Losing Interest

Dan Schultz





After my last post about painting procrastination, I received some comments from other artists who experience similar struggles. A few mentioned the additional challenge of losing interest after spending a certain amount of time on a painting.

I can sometimes lose interest midway through a painting too. A couple of reasons seem to cause this to happen.
1. If I drag out working on the piece too long.

Spending too much time can happen with a painting of any size. Often this occurs when I end up having to fix major mistakes throughout the process due to poor planning and/or execution. Or I just need to stop being lazy and get to work!

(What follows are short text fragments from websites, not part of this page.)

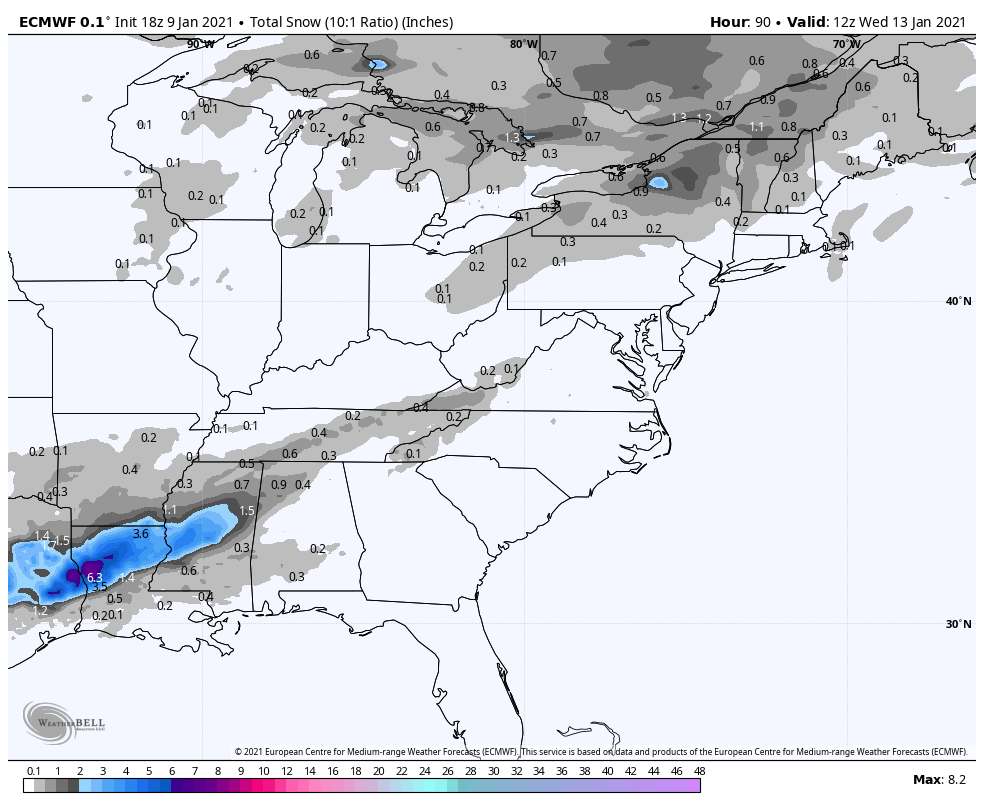 ttasselWBAL's tweet image. Torture for snow fans around here: by Wednesday morning Shreveport, LA might have more snow this winter than Baltimore. Ugh! #snow #MdWx #SouthernSnow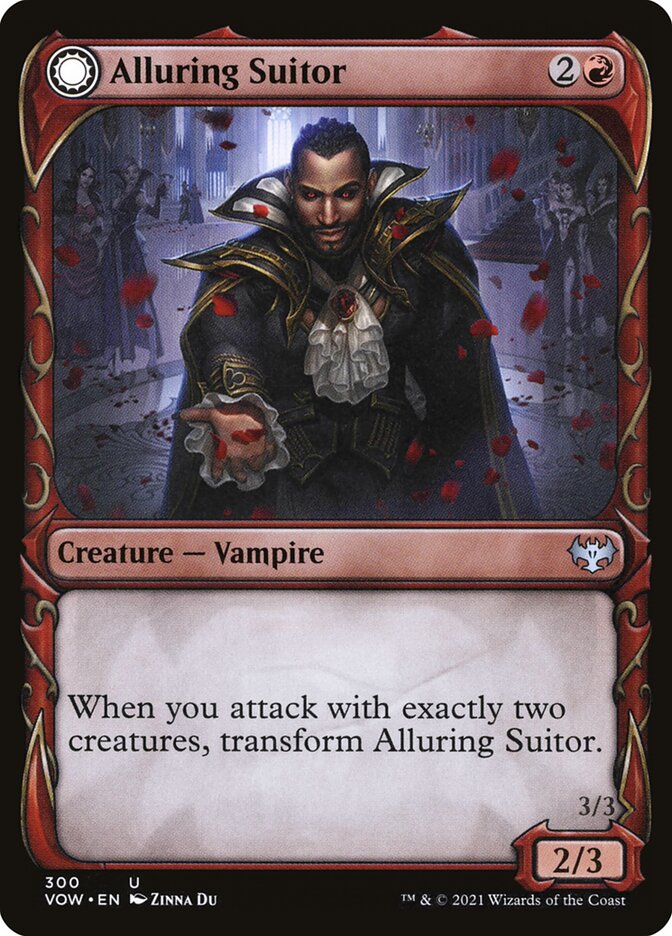 Alluring Suitor // Deadly Dancer 300 (Innistrad: Crimson Vow)  | Good Games Adelaide SA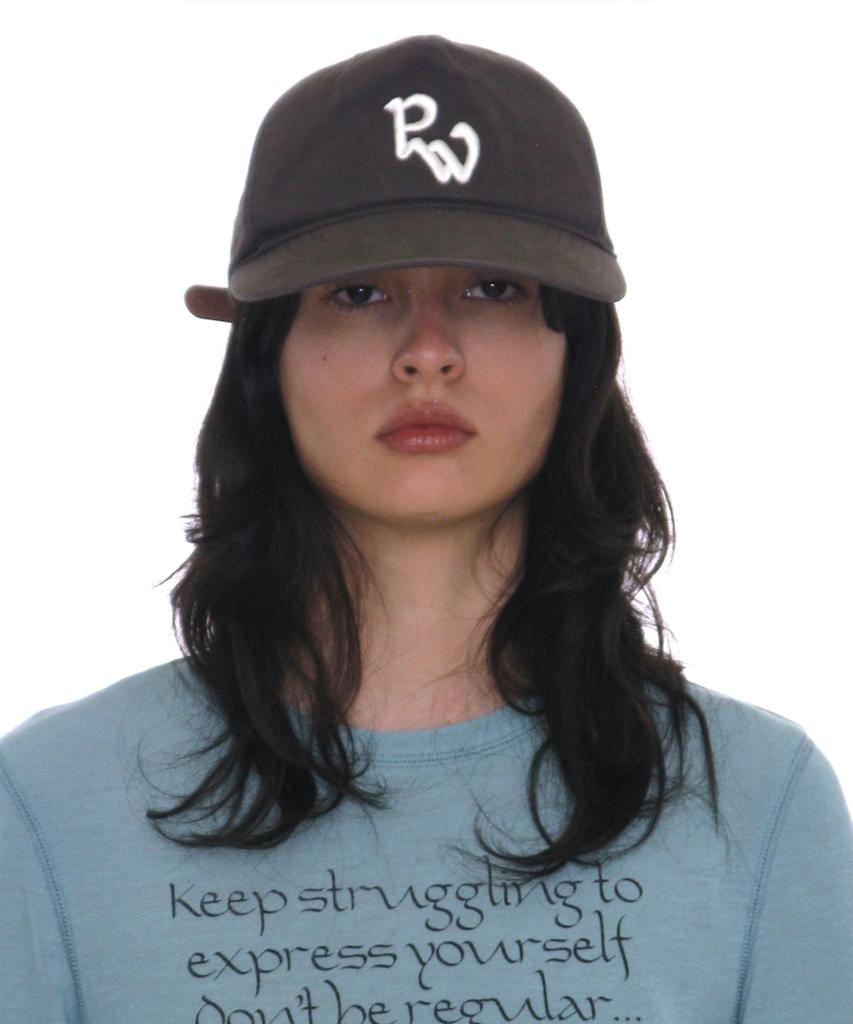 PARTIMENTO WOMEN Washed Pw Embroidered Grandad Cap_Charcoal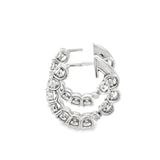 Custom Lab Diamond Inside-Out Hoops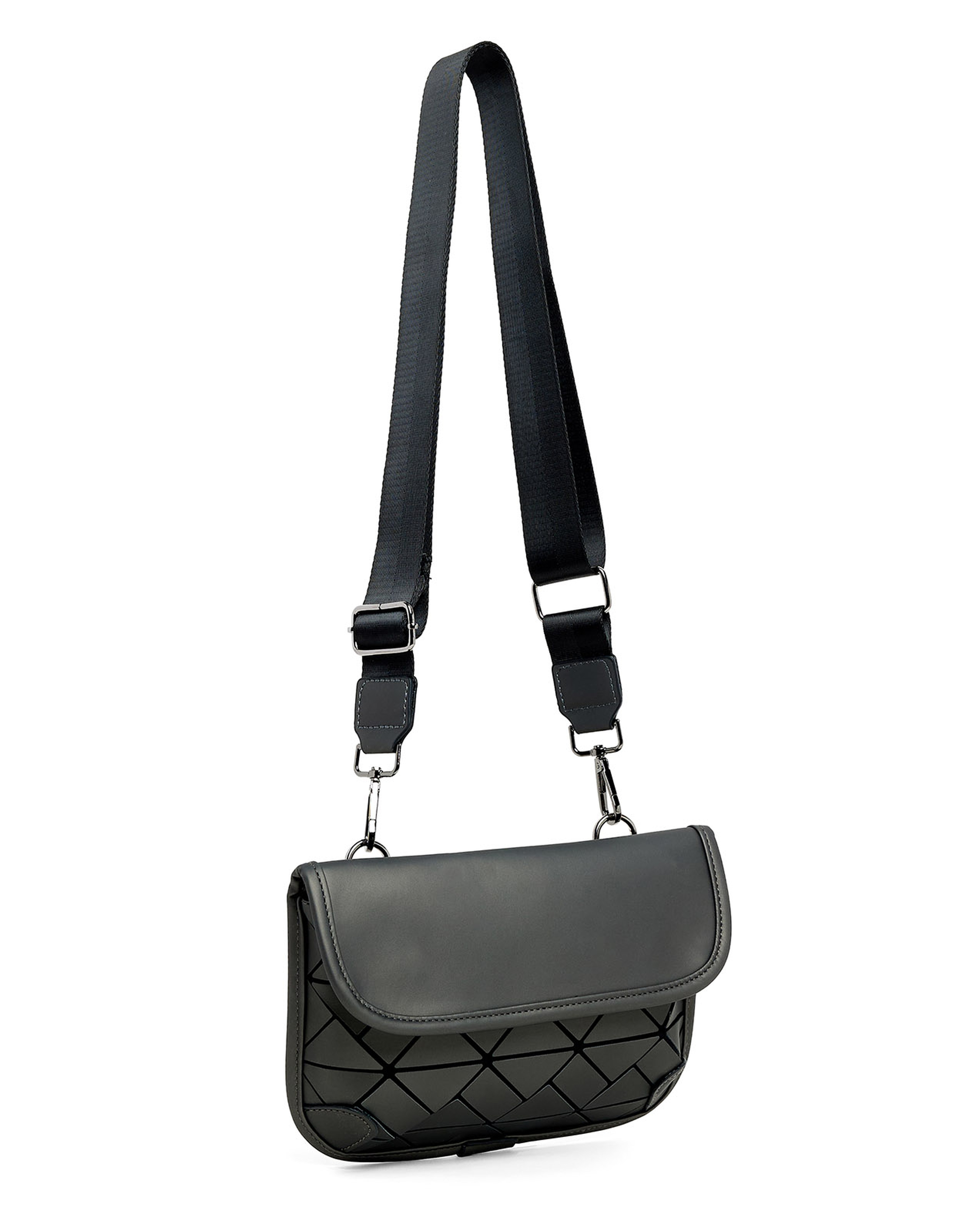Diamond Patterned Crossbody Bag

In most cases, I can avoid this problem by spending a little more time in the planning stage, making sure I have a good design and faithfully composing the scene on my canvas. Before I start painting, I try to make sure that I don’t leave anything on the canvas that I know is incorrectly drawn.

2. If I work on the whole surface of the canvas at once (on larger paintings).

When I paint large and block in shapes all over the canvas, it takes me long enough to bring the painting to a level of finish that I have trouble getting started again after a break. I’ll return the next day and not know where to begin since the whole surface is so unfinished. Plus I prefer working wet-into-wet so I don’t like that this approach causes me to have to repaint areas that have dried in order to maintain good edge control.

A great help I’ve used to combat this problem is to start larger pieces by first finishing my center of interest before continuing outward from that point. (See this painting demonstration and this one for examples.) This method requires a high degree of accuracy from the beginning since the remainder of the painting will need to compare properly to the center of interest.

Painting this way helps me more quickly see progress. And it reminds me to compare every consecutive part of my painting back to the center of interest so that it remains the most eye-catching part of the painting. I also avoid having to repaint areas that have dried. (As long as I compare accurately from the beginning.)

Developing larger paintings in this way seems to help me maintain my enthusiasm from the first strokes to the last. Perhaps you’ll find it helpful too.